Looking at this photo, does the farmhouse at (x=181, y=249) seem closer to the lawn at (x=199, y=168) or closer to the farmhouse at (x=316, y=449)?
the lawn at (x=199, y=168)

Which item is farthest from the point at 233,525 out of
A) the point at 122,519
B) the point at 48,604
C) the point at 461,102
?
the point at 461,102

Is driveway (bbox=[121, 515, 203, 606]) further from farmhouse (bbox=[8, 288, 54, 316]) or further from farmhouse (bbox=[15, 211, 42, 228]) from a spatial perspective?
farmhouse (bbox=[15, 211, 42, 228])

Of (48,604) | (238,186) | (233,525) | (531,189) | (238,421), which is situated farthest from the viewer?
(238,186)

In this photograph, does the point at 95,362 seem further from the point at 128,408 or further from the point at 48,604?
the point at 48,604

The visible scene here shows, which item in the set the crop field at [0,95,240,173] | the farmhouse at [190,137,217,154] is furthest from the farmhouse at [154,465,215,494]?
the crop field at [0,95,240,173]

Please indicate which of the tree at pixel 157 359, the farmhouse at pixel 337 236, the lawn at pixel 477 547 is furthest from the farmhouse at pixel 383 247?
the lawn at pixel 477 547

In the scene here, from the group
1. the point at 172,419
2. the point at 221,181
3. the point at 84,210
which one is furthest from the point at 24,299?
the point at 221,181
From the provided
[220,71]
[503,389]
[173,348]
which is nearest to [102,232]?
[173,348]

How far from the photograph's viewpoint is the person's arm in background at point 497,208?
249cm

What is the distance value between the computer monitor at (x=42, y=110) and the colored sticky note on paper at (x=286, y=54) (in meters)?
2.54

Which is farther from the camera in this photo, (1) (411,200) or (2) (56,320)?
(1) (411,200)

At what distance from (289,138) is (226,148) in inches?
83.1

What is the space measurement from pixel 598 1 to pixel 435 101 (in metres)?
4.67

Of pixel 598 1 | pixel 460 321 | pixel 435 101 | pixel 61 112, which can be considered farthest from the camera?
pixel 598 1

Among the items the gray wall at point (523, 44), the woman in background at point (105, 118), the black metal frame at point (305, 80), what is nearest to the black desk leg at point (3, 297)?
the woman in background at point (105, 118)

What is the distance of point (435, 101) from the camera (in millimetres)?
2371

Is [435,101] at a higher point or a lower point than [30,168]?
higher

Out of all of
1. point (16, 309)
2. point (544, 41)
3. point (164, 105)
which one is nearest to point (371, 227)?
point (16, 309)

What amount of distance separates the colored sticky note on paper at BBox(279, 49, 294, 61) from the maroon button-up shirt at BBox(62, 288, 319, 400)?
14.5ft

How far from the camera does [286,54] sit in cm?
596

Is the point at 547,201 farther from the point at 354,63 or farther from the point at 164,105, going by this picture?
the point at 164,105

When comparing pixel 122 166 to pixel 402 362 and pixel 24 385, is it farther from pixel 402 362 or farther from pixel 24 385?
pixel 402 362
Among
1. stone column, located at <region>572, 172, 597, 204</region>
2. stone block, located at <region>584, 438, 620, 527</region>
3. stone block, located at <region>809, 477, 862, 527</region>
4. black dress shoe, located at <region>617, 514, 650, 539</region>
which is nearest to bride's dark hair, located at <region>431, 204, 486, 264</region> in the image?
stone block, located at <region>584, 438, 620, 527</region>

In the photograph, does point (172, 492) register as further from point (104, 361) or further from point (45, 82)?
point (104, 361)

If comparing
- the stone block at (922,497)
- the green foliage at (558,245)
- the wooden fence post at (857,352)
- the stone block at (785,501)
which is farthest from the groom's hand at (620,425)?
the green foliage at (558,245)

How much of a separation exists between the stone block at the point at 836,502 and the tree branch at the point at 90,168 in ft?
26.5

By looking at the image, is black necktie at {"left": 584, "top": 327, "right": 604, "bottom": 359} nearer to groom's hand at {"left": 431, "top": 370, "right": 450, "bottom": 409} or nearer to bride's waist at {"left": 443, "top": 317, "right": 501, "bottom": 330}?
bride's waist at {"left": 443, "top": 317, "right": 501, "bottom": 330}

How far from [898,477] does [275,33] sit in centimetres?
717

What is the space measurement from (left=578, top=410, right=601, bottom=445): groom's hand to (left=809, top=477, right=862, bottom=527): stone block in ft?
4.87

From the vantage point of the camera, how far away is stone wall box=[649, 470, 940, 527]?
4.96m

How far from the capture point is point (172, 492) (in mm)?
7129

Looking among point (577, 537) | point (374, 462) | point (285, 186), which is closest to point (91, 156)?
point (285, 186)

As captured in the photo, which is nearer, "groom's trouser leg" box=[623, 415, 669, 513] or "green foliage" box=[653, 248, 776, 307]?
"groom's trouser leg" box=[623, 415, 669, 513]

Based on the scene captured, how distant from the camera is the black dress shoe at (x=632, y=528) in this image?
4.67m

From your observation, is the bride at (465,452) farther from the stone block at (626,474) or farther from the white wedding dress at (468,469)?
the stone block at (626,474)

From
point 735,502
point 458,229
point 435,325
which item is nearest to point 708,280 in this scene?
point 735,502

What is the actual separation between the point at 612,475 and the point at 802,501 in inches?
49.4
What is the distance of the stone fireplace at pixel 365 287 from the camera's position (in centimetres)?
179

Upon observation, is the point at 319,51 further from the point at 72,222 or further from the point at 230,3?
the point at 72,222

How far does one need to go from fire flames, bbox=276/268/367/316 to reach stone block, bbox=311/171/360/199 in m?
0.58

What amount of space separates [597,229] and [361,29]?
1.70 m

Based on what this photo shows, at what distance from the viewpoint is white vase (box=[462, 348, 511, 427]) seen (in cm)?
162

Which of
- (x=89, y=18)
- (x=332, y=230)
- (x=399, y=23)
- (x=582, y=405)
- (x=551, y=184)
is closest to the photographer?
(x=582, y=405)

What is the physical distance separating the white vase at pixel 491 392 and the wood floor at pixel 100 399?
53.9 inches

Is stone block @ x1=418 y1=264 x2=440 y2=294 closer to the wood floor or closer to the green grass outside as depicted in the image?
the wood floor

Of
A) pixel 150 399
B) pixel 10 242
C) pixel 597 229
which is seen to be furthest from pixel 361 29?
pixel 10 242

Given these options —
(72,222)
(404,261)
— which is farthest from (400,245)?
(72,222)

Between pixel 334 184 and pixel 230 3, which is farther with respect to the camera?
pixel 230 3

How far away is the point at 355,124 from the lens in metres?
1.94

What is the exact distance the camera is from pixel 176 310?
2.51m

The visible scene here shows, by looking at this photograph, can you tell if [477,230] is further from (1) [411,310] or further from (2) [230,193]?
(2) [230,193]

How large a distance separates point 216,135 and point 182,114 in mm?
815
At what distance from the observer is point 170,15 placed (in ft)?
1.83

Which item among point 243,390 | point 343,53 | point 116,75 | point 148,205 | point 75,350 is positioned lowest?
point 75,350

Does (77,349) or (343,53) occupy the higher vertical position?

******************************

■ Directions for this task ■
Restate word for word the lines from the one holding "What amount of space" to the end of the listing, both ends included, and nothing more.

■ Exercise response ■
What amount of space separates [597,229] and [361,29]?
1.70 m

Based on what this photo shows, at what distance from the viewpoint is white vase (box=[462, 348, 511, 427]) seen (in cm)?
162

Which of
- (x=89, y=18)
- (x=332, y=230)
- (x=399, y=23)
- (x=582, y=405)
- (x=551, y=184)
is closest to the photographer?
(x=582, y=405)

What is the physical distance separating the white vase at pixel 491 392 and the wood floor at pixel 100 399?
53.9 inches

Is stone block @ x1=418 y1=264 x2=440 y2=294 closer to the wood floor or closer to the green grass outside as depicted in the image?
the wood floor

Of
A) pixel 150 399
B) pixel 10 242
C) pixel 597 229
which is seen to be furthest from pixel 361 29?
pixel 10 242

Given these options —
(72,222)
(404,261)
— which is farthest from (400,245)?
(72,222)

Between pixel 334 184 and pixel 230 3, which is farther with respect to the camera?
pixel 230 3

How far away is the point at 355,124 from the lens in metres?
1.94

What is the exact distance the camera is from pixel 176 310?
2.51m

The visible scene here shows, by looking at this photograph, can you tell if [477,230] is further from (1) [411,310] or further from (2) [230,193]?
(2) [230,193]

How large a distance separates point 216,135 and point 182,114 in mm?
815
At what distance from the observer is point 170,15 placed (in ft)?
1.83

Which item among point 243,390 | point 343,53 | point 116,75 | point 148,205 | point 75,350 is positioned lowest?
point 75,350

Does (77,349) or (343,53) occupy the higher vertical position?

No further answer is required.